Tiene entorno staging, backups automáticos y edición visual en directo, así que puedes probar cambios en un entorno separado y publicarlos cuando estés listo.
No es tan intuitivo como parece al principio y necesitas entender conceptos básicos de diseño web para sacarle partido. Si nunca has tocado una herramienta de diseño, te costará un poco arrancar.
Permite colaboración, pero la gestión de usuarios y permisos no es tan flexible como en WordPress. Si tu equipo es grande o necesitas roles muy específicos, puede quedarse corto.
Webflow tiene unas 1.000 plantillas disponibles, que no está mal, pero comparado con las más de 9.000 de WordPress y sus 59.000 plugins la diferencia es notable. Si necesitas una funcionalidad muy concreta, es posible que no la encuentres lista para usar.
El plan gratuito solo te deja usar un subdominio y tiene muchas limitaciones, así que para un proyecto real necesitas mínimo el plan Basic a $14 al mes, que no incluye CMS. Si lo necesitas, el plan CMS cuesta $23 al mes, y para ecommerce los planes van desde $29 hasta $212 al mes.

WordPress es el CMS más usado del mundo. Potencia el 43% de todas las páginas web que existen, es gratuito, de código abierto, y te permite crear prácticamente cualquier tipo de web con la combinación adecuada de temas y plugins.
Más de 59.000 plugins y más de 9.000 temas gratuitos. Si necesitas una tienda online, instalas WooCommerce. ¿Quieres mejorar tu SEO? Tienes Yoast o Rank Math.
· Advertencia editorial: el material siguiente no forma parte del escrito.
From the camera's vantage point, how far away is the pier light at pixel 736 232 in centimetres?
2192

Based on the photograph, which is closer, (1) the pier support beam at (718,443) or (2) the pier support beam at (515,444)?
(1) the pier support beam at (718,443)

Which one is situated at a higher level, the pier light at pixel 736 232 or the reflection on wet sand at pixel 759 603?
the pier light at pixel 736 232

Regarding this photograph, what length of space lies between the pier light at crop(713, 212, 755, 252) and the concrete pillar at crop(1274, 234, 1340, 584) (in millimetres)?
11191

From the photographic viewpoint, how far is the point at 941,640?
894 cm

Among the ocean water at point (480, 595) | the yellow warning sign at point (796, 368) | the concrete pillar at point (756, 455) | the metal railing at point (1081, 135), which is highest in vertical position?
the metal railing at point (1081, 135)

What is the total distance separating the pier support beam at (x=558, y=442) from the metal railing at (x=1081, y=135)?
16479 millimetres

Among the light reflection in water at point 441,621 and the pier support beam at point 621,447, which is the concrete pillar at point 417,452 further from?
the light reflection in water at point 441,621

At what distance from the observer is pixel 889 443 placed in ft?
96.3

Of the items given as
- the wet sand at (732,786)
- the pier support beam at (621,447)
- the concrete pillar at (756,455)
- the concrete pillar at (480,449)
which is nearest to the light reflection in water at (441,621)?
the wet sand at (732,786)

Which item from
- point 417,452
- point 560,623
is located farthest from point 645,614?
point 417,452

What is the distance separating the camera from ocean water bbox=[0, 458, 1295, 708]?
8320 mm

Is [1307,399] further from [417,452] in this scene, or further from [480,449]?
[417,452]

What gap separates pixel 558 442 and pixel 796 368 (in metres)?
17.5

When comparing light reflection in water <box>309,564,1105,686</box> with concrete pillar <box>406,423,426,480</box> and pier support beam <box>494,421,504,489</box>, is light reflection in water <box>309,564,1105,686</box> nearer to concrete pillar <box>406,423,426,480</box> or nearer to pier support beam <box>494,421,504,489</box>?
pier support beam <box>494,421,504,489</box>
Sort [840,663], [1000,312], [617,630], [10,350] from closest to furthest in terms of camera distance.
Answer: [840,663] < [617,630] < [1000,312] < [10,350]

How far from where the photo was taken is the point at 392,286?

Formularios, membresías, LMS, foros... hay un plugin para casi todo.
Con constructores visuales como Elementor o Divi cualquier persona puede montar una web de forma visual, y el editor de bloques de WordPress también ha mejorado mucho y permite crear contenido de manera intuitiva.
Combinando plugins, temas y algo de código puedes montar un blog, un ecommerce complejo o una plataforma de cursos online. WooCommerce, por ejemplo, controla el 33% del ecommerce mundial.
Si te atascas con algo, es casi seguro que alguien ya lo ha resuelto antes, porque hay miles de tutoriales, foros y recursos en español. Encontrar ayuda con WordPress es mucho más fácil que con cualquier otra plataforma.
Muchas funcionalidades básicas necesitan plugins de terceros, y cuando empiezas a acumular muchos pueden surgir conflictos entre ellos, errores inesperados o incompatibilidades con las actualizaciones.
WordPress necesita actualizaciones constantes del núcleo, los plugins y los temas, y también tienes que gestionar el hosting, las copias de seguridad y la seguridad por tu cuenta. En España, un servicio de mantenimiento profesional puede costar entre 29 € y 199 € al mes.
Al ser el CMS más popular del mundo y depender de tantos plugins externos, es un objetivo habitual de ataques. Si no mantienes todo actualizado y aplicas buenas prácticas, tu web puede ser vulnerable.
Una web bien optimizada puede ir rápida, pero si acumulas plugins pesados, un tema poco optimizado o un hosting barato, los tiempos de carga pueden irse a los 5 o 6 segundos. Eso afecta tanto a la experiencia del usuario como al posicionamiento en Google.
Aquí tienes una comparativa rápida con datos para que veas las diferencias de un vistazo.

La elección depende de tu proyecto, tu perfil y lo que estés dispuesto a gestionar por tu cuenta.
Elige Webflow si quieres un diseño totalmente personalizado, prefieres que la plataforma gestione el hosting y el mantenimiento por ti, y tu proyecto es una web corporativa, una landing o un sitio enfocado a marketing. Con el plan CMS a $23 al mes tienes todo lo necesario para la mayoría de proyectos.
WordPress es mejor opción si necesitas funcionalidades muy concretas, quieres montar un ecommerce con WooCommerce, planeas crear un LMS o una plataforma de membresías, o trabajas con un equipo grande que necesita roles y permisos bien definidos. El CMS es gratis, pero tienes que sumar hosting, dominio y mantenimiento.
Un apunte importante. WordPress te da más libertad, pero esa libertad viene con más responsabilidad técnica. Webflow te quita esa carga a cambio de un ecosistema más pequeño y menos flexibilidad en funcionalidades avanzadas.